-- Exercise task --
Rewrite the lines from the one containing "Which item out of" through the end of the items as a Markdown table with the columns n and Line, numbering each row and omitting blank lines. Leave the pictures out of the table.

[Spatial question items]
###

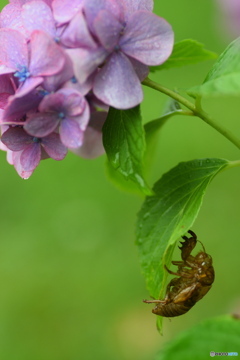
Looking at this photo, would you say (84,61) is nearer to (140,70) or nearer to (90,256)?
(140,70)

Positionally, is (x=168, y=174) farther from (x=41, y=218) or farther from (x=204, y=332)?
(x=41, y=218)

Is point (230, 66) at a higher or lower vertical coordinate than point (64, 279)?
higher

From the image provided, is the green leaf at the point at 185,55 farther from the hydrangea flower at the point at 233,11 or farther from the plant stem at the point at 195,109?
the hydrangea flower at the point at 233,11

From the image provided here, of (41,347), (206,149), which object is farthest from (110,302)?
(206,149)

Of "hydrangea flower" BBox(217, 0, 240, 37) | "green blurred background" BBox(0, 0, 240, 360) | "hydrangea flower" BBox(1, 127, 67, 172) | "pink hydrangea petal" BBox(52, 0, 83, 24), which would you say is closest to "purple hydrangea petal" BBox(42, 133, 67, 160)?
"hydrangea flower" BBox(1, 127, 67, 172)

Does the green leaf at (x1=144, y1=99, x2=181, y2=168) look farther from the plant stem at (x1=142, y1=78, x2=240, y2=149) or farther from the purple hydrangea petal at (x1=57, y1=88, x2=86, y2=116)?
the purple hydrangea petal at (x1=57, y1=88, x2=86, y2=116)

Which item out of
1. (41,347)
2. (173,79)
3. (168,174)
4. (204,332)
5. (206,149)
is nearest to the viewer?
(204,332)

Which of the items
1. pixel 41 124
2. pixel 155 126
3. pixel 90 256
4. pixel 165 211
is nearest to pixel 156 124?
pixel 155 126
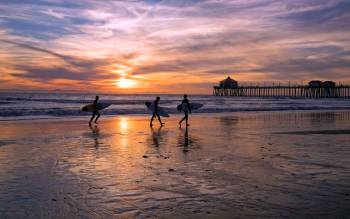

###

-- Result of the task --
| n | Line |
|---|---|
| 1 | Which item out of |
| 2 | 1. (41,347) |
| 3 | 2. (173,79) |
| 4 | 3. (168,174) |
| 5 | 4. (204,332) |
| 6 | 5. (206,149) |
| 7 | is nearest to the viewer? |
| 8 | (204,332) |
| 9 | Which of the items |
| 10 | 1. pixel 41 124 |
| 11 | 2. pixel 155 126 |
| 12 | 3. pixel 90 256 |
| 13 | 4. pixel 165 211 |
| 14 | is nearest to pixel 156 124? |
| 15 | pixel 155 126 |